# Mistel



## Nellie (Dec 19, 2015)

symbolic of love
mistletoe is poisonous-
take a chance, kiss her.


----------



## Firemajic (Dec 19, 2015)

Squeeeeeek!!! lol.. Nellie! Welcome to the dark side... This is fabulous, and I love it!! Love can seem alluring, but really is just poison in disguise... ha! maybe you will survive, and.. maybe you won't. Do you feel lucky??


----------



## Sonata (Dec 19, 2015)

Oh Nellie - but can I kiss HIM instead? Only I sort of fancy him...


----------



## Nellie (Dec 19, 2015)

Firemajic- You got it! Love can be poisonous, but we still want to be loved, even tho some don't survive.
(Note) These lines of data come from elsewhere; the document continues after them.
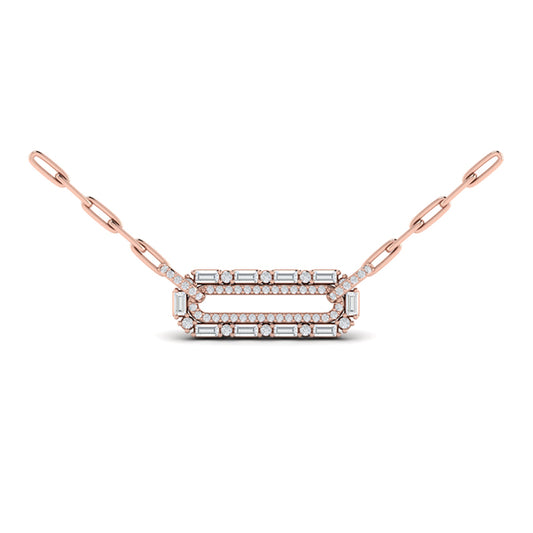 Diamond Baguette Double Row Link Necklace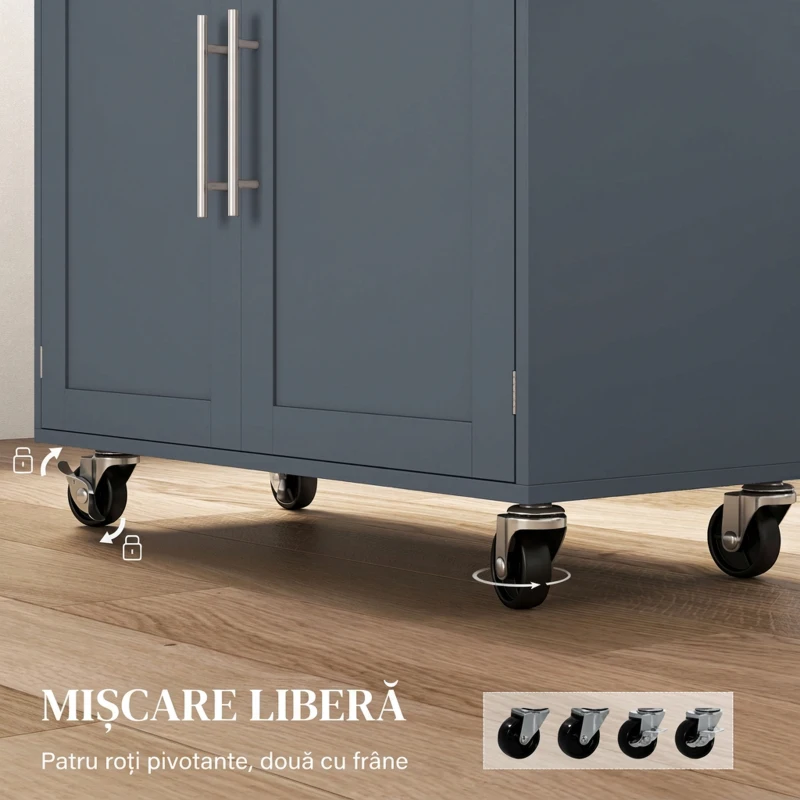 HOMCOM Carucior de bucătărie din lemn cu sertar, suport pentru condimente și dulap, 109x40x89 cm, gri și culoare lemn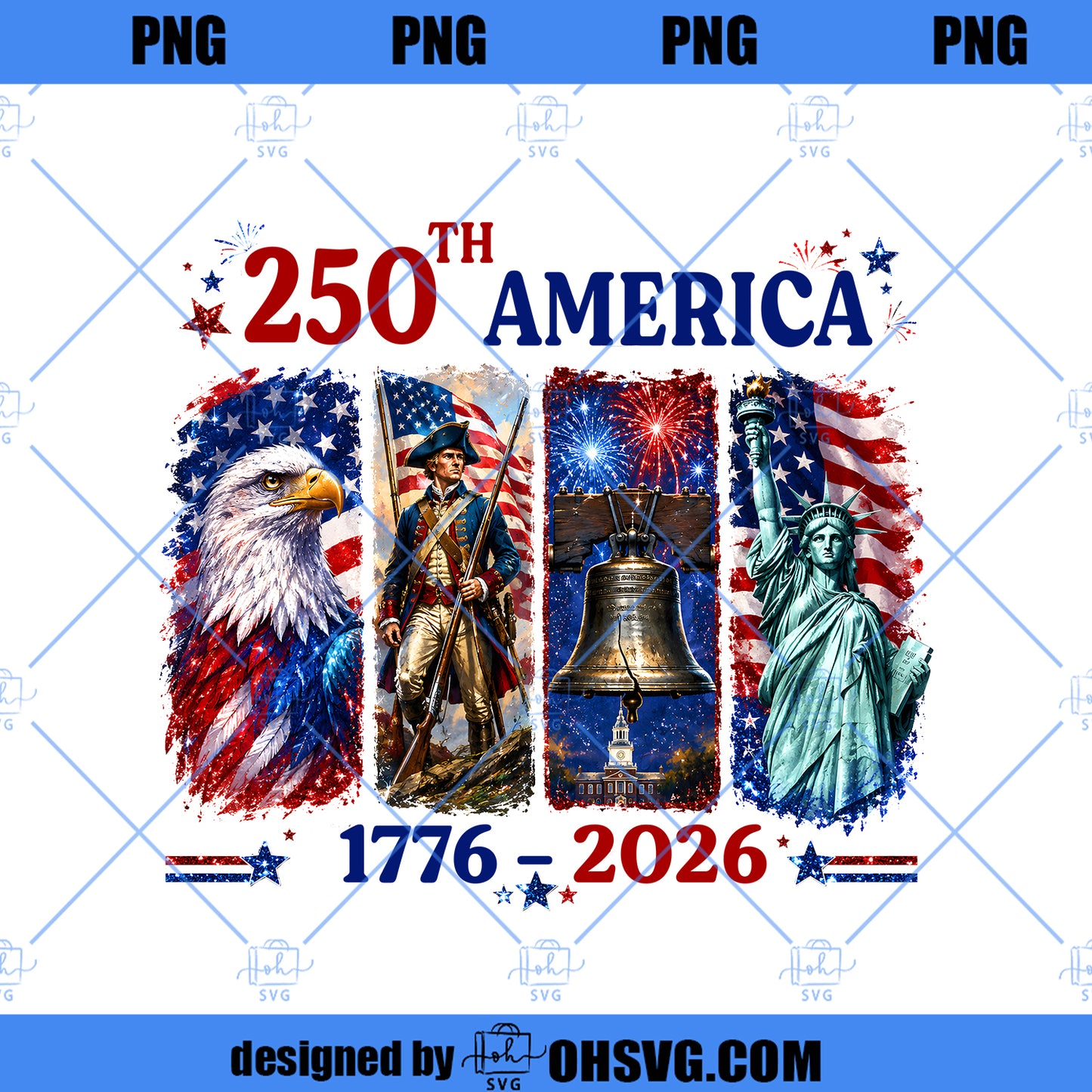 America 250 Years PNG, 1776-2026 USA Anniversary PNG, Founding Fathers Patriotic PNG, 4th of July Sublimation Design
Sonata- Of course you can kiss HIM! Take that chance!


----------



## escorial (Dec 19, 2015)

condensed poetry is the best...enjoyed


----------



## Nellie (Dec 19, 2015)

escorial said:


> condensed poetry is the best...enjoyed



I agree, condensed poetry is the best. Thanks for reading and commenting, escorial.


----------



## ned (Dec 20, 2015)

short and sweet - and love the title

Ned


----------



## audrey (Dec 20, 2015)

Hi Nellie,

I am new to this forum, so use this if it is helpful and toss it if it is not--as a poet, I am a minimalist--I tend to cut everything that is not needed and I often find that makes the poem stronger--

Here, I would cut--"kiss her"---we know that the person will kiss her--and I like the ambiguity in "take a chance"--

Best,

A


----------



## Nellie (Dec 20, 2015)

audrey said:


> I am a minimalist--I tend to cut everything that is not needed and I often find that makes the poem stronger--
> 
> Here, I would cut--"kiss her"---we know that the person will kiss her--and I like the ambiguity in "take a chance"--



Thanks, Audrey. I, too, like shorter poems, but I think I will leave the two words "kiss her". How do we know the person will kiss her?  That's why I said "take a chance". Plus this poem is a haiku--5 syllables in the first line, 7 in the second line and 5 in the third line.


----------



## shedpog329 (Dec 20, 2015)

ooo, very evoking...what a chance to take


----------